**Excerpt provided:**
Yes, like enough, high-battled Cæsar will

Unstate his greatness, and be staged to the show

Against a sworder!

Our Cæsar, though not "high-battled," was by no means likely to consent to be "staged against a sworder." The Emperor hastened to prevent any disastrous consequences, by insisting that the Prince must not accept the challenge—and there was no duel. People winked and sneered a good deal. It is said that the martial King Victor Emmanuel grumbled and chafed at his son-in-law; but there was no fight. Let me say, for my own part, that I think Prince Napoleon was quite right in not accepting the challenge, and that I do not believe him to be wanting in personal courage.

From that moment, Prince Napoleon became a conspicuous figure in European politics, and when any great question arose, men turned anxiously toward him, curious to know what he would do or say. In three or four successive sessions he spoke in the Senate, and even with the impression of the first surprise still strong on the public mind, the speeches preserved abundantly the reputation which the earliest of them had so suddenly created. He might be the enfant terrible of the Bonaparte family; he might be utterly wanting in statesmanship; he might be insincere; he might be physically a coward; but all the world now admitted him to be an orator, and, in his way, a man of genius.

Then it became known to the public, all at once, that the Prince, whatever his failings, had some rare gifts besides that of eloquence. He was undoubtedly a man of exquisite taste in all things artistic; he had an intelligent and liberal knowledge of practical science; he had a great faculty of organization; he was a keen humorist and wit. He loved the society of artists, and journalists, and literary men; he associated with them en bon camarade, and he could talk with each upon his own subject; his bon mots soon began to circulate far and wide. He was a patron of Revolution. In the innermost privacy of the Palais Royal men like Mieroslawski, the Polish Red Revolutionist, men like General Türr, unfolded and discussed their plans. Prince Gortschakoff, in his despatches at the time of the Polish Rebellion, distinctly pointed to the palace of Prince Napoleon as the headquarters of the insurrection. The "Red Prince" grew to be one of the mysterious figures in European policy. Was he in league with his cousin, the Emperor—or was he his cousin's enemy? Did he hope, on the strength of that Bonaparte face, and his secret league with Democracy, to mount one day from the steps of the throne to the throne itself? Between him and the succession to that throne intervened only the life of one frail boy. Was Prince Napoleon preparing for the day when he might play the part of a Gloster (without the smothering), and, pushing the boy aside, succeed to the crown of the great Emperor whom in face he so strikingly resembled?

**Provided information:**
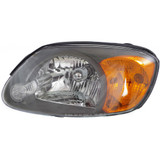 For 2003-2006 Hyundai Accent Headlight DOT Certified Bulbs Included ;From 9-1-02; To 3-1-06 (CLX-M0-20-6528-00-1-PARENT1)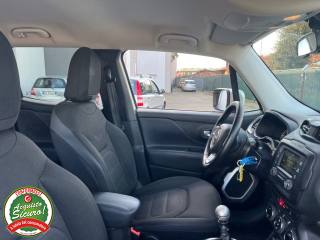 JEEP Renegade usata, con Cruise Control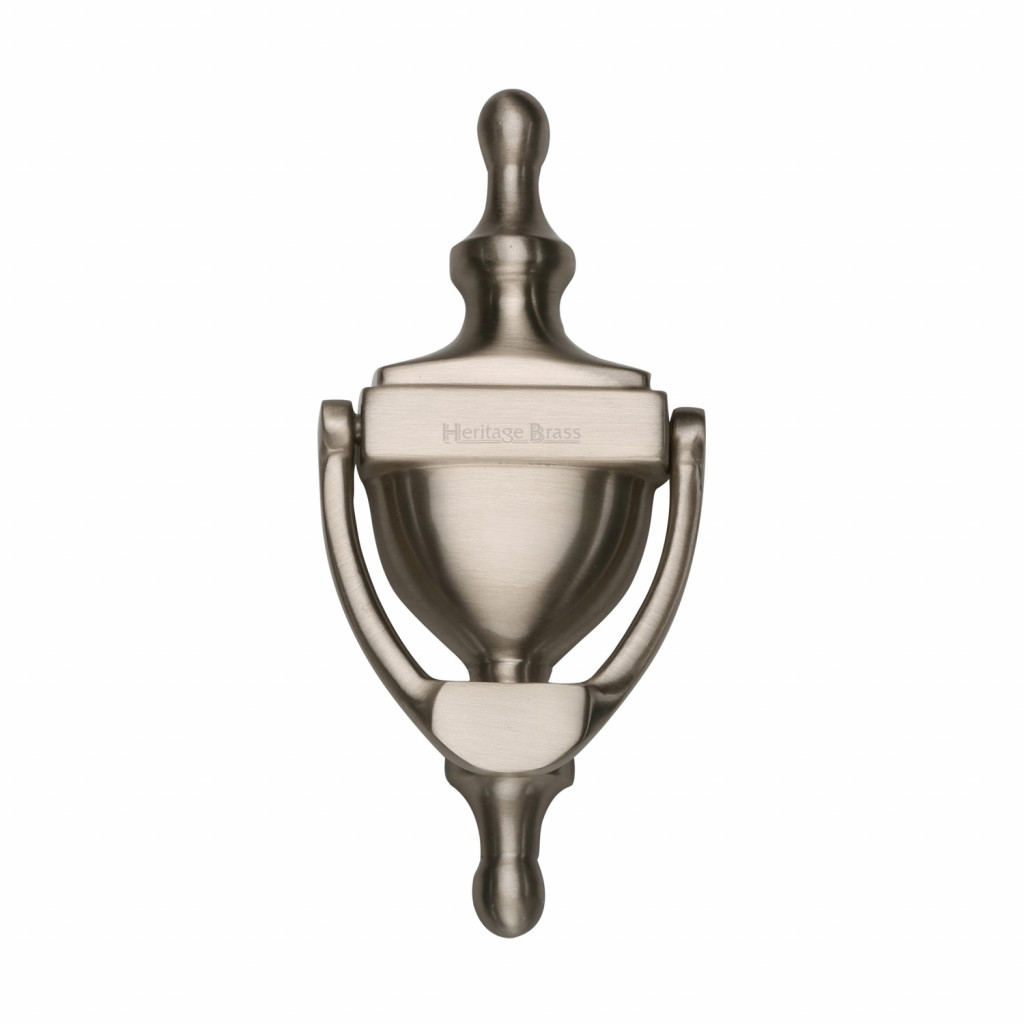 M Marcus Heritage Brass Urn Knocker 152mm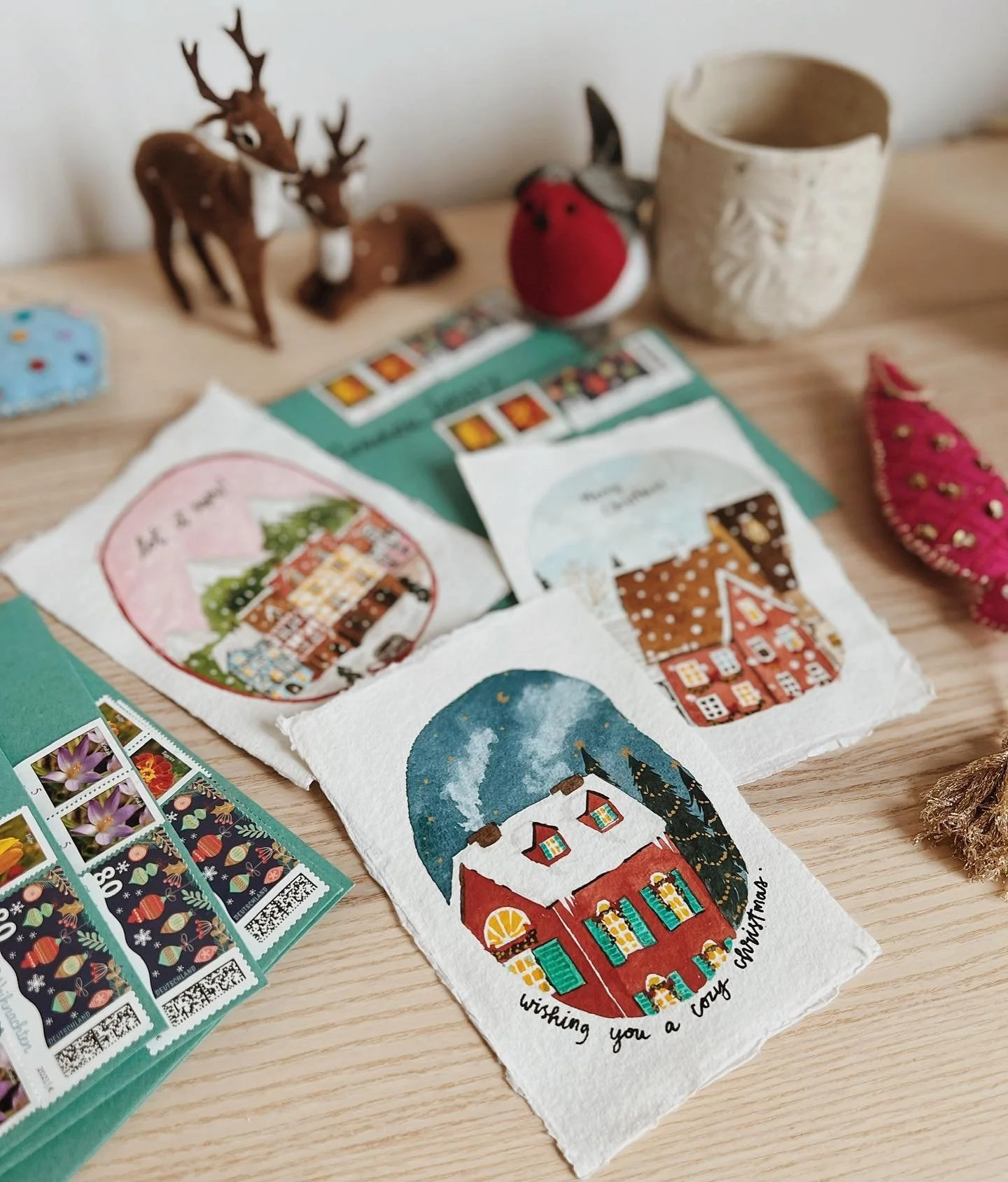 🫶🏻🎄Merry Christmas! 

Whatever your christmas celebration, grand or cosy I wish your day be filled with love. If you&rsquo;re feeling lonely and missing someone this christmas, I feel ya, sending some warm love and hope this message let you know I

**Task item A:** Put this sentence from the passage about Prince Napoleon into Spanish: "Between him and the succession to that throne intervened only the life of one frail boy."
**Task item B:** Duplicate the passage about Prince Napoleon from "From that moment, Prince" to "man of genius.".
**Task item C:** Go on with the passage about Prince Napoleon, picking up after its final sentence.
The data after the passage about Prince Napoleon is separate material.

**Task response A:** Entre él y la sucesión a ese trono solo se interponía la vida de un niño frágil.

**Task response B:**
From that moment, Prince Napoleon became a conspicuous figure in European politics, and when any great question arose, men turned anxiously toward him, curious to know what he would do or say. In three or four successive sessions he spoke in the Senate, and even with the impression of the first surprise still strong on the public mind, the speeches preserved abundantly the reputation which the earliest of them had so suddenly created. He might be the enfant terrible of the Bonaparte family; he might be utterly wanting in statesmanship; he might be insincere; he might be physically a coward; but all the world now admitted him to be an orator, and, in his way, a man of genius.

**Task response C:**
At last came the celebrated Ajaccio speech. The Emperor had gone to visit Algeria; the Prince went to deliver an oration at the inauguration of a monument to Napoleon I., at Ajaccio. The speech was, in brief, a powerful, passionate denunciation of Austria, and the principles which Austria represented before Sadowa taught her a lesson of tardy wisdom. Viewed as the exposition of a professor of history, one might fairly acknowledge the Prince's speech to have illustrated eloquently some solid and stern truths, which Europe would have done well even then to consider deeply. Subsequent events have justified and illuminated many of what then seemed the most startling utterances of the orator. Austria, for example, practically admits, by her present policy, the justice of much that Prince Napoleon pleaded against her. But as the speech of the Emperor's cousin; of one who stood in near order of succession to the throne; of one who had only just been raised to an office in the State so high that in the absence of the sovereign it made him seem the sovereign's proper representative, it was undoubtedly a piece of marvellous indiscretion. Europe stood amazed at its outspoken audacity. The Emperor could not overlook it; and he publicly repudiated it. Prince Napoleon resigned his public offices—including that of President of the Commissioners of the International Exhibition, which undertaking suffered sadly from lack of his organizing capacity and his admirable taste and judgment—and the Imperial orator of Democracy disappeared from the public stage as suddenly, and amid as much tumult, as he had entered upon it.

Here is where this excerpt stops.